## Assignment A
What is the Spanish translation of this sentence from the marijuana post: "It costs more to keep marijuana illegal and to keep up the constant fight."?
## Assignment B
According to the marijuana post, why does keeping marijuana illegal cost more? Answer in one to three sentences.
## Assignment C
Continue the marijuana post, picking up right after its final sentence.

--- Extracted text ---

Culture, Drugs, Freedom, Health, Issues, Rights, Thoughts

The Marijuana Debacle

Cannabis sativa, scientific drawing.
Image via Wikipedia

The debate over legalizing Marijuana (Cannabis sativa) is one of the more controversial and lingering debates to exist. We know that the herb has been used as medicine for thousands of years in many countries all the way back to 2700 BC China. It is my opinion that the benefits to legalizing far outweighs its potential abuse.

In today’s time where everyone is fighting for liberty, I think this is one of the more important factor to legalizing Marijuana, everyone should have a right to decide for themselves, just like smoking cigarettes.It costs more to keep marijuana illegal and to keep up the constant fight. If we look at our jails, there are more people in jail for marijuana possession and use then there are real criminals and we have to pay for housing, food, medical care, attorney fees, court costs and other expenses to lock these people up. In retrospect, if was to be legalized, the Government would collect taxes from it and have a lot more money to invest in effectively fight crime, pay for drug  education programs and other much-needed programs and important causes. The fight against drugs really serves the interests of politicians and their financial backers in some way.

--- Data under study ---

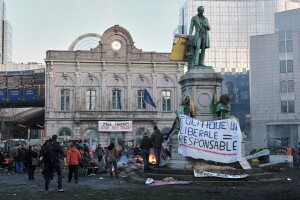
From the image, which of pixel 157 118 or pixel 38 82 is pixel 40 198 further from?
pixel 38 82

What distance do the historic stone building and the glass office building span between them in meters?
63.3

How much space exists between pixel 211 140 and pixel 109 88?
36469 mm

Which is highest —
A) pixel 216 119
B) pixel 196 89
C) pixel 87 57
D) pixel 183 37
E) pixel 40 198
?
pixel 87 57

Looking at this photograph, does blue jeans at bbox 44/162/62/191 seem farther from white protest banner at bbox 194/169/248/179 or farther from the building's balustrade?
the building's balustrade

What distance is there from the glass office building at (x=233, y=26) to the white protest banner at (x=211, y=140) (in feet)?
326

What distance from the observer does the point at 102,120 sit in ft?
167

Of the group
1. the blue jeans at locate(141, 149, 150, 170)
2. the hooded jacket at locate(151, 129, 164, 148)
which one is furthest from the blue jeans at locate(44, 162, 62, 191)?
the hooded jacket at locate(151, 129, 164, 148)

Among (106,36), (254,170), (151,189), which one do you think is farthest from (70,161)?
(106,36)

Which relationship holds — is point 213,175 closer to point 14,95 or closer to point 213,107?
point 213,107

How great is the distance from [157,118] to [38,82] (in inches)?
583

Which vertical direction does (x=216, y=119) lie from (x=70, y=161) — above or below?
above

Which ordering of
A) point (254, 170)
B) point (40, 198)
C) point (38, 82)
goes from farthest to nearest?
point (38, 82) → point (254, 170) → point (40, 198)

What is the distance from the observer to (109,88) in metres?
52.2

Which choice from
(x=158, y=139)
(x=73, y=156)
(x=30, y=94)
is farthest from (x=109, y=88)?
(x=73, y=156)
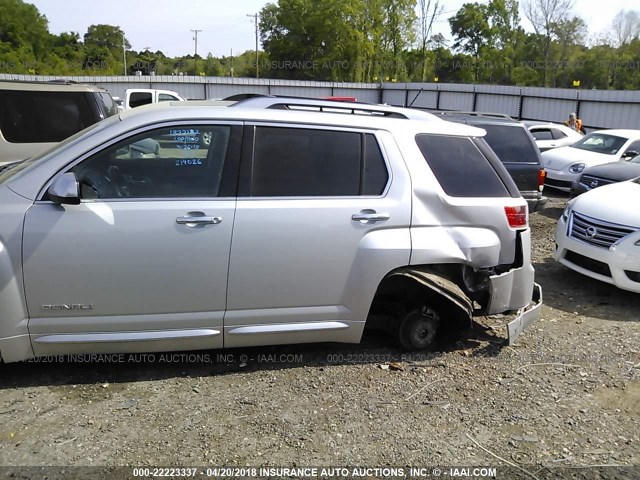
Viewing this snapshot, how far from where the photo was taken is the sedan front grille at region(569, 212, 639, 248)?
5.59 m

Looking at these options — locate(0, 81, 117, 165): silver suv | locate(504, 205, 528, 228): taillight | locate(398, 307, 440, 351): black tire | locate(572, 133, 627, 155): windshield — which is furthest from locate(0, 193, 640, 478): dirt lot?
locate(572, 133, 627, 155): windshield

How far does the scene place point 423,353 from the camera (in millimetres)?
4242

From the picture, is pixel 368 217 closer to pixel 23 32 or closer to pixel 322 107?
pixel 322 107

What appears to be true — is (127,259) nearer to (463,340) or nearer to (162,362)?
(162,362)

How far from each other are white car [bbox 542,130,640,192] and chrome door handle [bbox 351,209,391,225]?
964 cm

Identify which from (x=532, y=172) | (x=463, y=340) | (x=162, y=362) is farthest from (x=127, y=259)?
(x=532, y=172)

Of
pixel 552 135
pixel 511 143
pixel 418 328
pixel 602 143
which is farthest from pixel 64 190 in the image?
pixel 552 135

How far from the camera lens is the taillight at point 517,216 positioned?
4102 mm

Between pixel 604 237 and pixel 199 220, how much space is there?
4406mm

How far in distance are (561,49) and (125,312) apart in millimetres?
64916

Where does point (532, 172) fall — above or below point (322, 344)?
above

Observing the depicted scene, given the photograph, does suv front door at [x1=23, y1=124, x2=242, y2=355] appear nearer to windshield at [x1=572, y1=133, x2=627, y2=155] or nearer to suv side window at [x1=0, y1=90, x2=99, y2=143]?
suv side window at [x1=0, y1=90, x2=99, y2=143]

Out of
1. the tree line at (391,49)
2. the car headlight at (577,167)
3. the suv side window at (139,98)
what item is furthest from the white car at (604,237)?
the tree line at (391,49)

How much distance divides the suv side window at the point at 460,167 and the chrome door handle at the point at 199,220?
62.9 inches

---

## Written response A
Cuesta más mantener la marihuana ilegal y sostener la lucha constante.

## Written response B
The post says more people are in jail for marijuana possession and use than there are real criminals. The public has to pay for their housing, food, medical care, attorney fees, court costs and other expenses.

## Written response C
We all know that prohibition simply does not work, people can and will find ways to get their hands on marijuana. One problem that comes to the forefront is that age is not a factor when selling marijuana and there are many users that are in high school. The seller does not care if you are not 21 as long as you have money. In all reality, it is easier for a youth to get their hands on marijuana that on alcohol or cigarettes because they are legal and regulated. The price of the final product increases to abnormally high values because of the black market status, which together with the powerful effects of drug addiction causes users to commit crimes in order to fund their addiction.

By providing legal supplies of currently illegal drugs the price will fall, leading to a collapse in the illegal drug industry, and a reduction in crimes committed by both drug suppliers and users. Marijuana’s legalization would simplify the development of hemp as a valuable and diverse agricultural crop including its development as a new bio-fuel to reduce carbon emissions. The reasons used to keep marijuana illegal are mainly based on lies and disinformation. Justification of marijuana’s illegality increasingly requires distortions and selective uses of the scientific record, causing harm to the credibility of teachers, law enforcement officials, and scientists throughout the country.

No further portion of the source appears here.